Robert y yo nos detuvimos delante de los murales de extraterrestres que adornaban las paredes del pasillo de Electric Lady. Parecía más que satisfecho, pero no pudo resistirse a hacer una pequeña objeción: «Patti —dijo—, no has hecho nada que sea bailable».

Dije que eso se lo dejaba a The Marvelettes.

Lenny y yo diseñamos el disco. Llamamos Mer a nuestro sello. Estampamos 1.500 discos en una pequeña fábrica de Filadelfia situada en Ridge Avenue y los distribuimos en librerías y tiendas de discos, donde se vendían a dos dólares. Jane Friedman se apostaba a la entrada del local donde actuábamos con una bolsa de la compra llena de nuestros singles y los vendía al terminar. Nuestro mayor motivo de orgullo fue oírlo en la máquina de discos de Max's. Nos sorprendió descubrir que nuestra cara B, «Piss Factory», tenía más éxito que «Hey Joe», lo cual nos animó a centrarnos más en nuestro trabajo.

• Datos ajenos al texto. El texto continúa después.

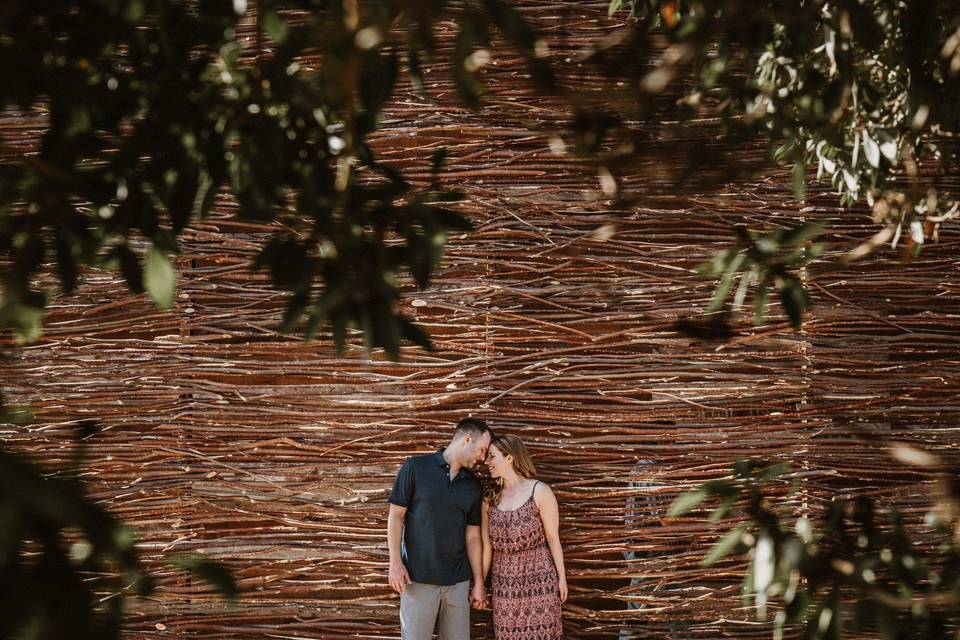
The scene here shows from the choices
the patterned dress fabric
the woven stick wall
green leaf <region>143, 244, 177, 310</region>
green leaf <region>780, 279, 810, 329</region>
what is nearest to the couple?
the patterned dress fabric

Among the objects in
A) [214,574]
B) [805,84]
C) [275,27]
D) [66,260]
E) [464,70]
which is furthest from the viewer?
[805,84]

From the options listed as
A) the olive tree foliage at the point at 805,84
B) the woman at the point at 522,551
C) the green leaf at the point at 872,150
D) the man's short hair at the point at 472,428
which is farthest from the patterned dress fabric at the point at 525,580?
the green leaf at the point at 872,150

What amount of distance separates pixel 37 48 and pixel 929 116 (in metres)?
1.60

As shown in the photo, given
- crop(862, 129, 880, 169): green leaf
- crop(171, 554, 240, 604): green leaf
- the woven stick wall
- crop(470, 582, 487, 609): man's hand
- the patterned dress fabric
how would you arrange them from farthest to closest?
the woven stick wall
crop(470, 582, 487, 609): man's hand
the patterned dress fabric
crop(862, 129, 880, 169): green leaf
crop(171, 554, 240, 604): green leaf

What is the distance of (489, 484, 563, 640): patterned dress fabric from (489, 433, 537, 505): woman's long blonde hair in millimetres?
107

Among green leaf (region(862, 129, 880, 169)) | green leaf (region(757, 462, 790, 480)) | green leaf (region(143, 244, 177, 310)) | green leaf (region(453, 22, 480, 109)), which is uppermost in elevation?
green leaf (region(862, 129, 880, 169))

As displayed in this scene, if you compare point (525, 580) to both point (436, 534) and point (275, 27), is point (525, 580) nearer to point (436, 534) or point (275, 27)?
point (436, 534)

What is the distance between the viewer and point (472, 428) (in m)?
3.55

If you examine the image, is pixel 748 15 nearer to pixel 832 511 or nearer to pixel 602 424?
pixel 832 511

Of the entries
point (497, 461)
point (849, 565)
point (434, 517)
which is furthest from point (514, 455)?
point (849, 565)

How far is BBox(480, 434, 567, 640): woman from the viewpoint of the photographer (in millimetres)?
3490

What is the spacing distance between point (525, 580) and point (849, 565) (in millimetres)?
2562

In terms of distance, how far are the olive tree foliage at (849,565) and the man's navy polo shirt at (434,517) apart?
2401mm

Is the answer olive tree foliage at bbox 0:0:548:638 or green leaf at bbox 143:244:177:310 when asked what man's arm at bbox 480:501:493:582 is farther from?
green leaf at bbox 143:244:177:310
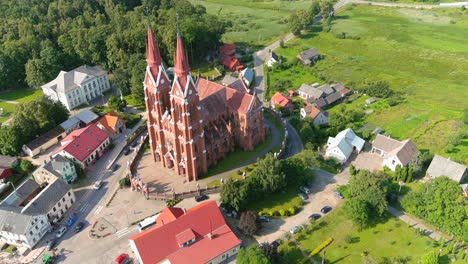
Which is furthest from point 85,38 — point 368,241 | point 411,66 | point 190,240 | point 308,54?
point 411,66

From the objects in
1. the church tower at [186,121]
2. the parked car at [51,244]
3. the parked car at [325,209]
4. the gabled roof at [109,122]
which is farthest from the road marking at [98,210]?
the parked car at [325,209]

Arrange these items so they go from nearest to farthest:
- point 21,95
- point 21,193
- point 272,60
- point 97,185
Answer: point 21,193, point 97,185, point 21,95, point 272,60

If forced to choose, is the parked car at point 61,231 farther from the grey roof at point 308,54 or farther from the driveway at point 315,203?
the grey roof at point 308,54

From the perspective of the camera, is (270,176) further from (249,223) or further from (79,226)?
(79,226)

La poesía continuaría siendo mi principio rector, pero un día tenía intención de conceder a Robert su deseo.

Ahora que había probado el hachís, Robert, siempre tan protector, no vio ningún problema en que tomara LSD con él. Era la primera vez y, mientras esperábamos a que nos hiciera efecto, estuvimos sentados en la escalera de incendios de mi casa, que daba a MacDougal Street.

«¿Quieres que nos acostemos?», me preguntó. Me sorprendió y me complació que aún me deseara. Antes de que le respondiera, me cogió la mano y dijo: «Perdona».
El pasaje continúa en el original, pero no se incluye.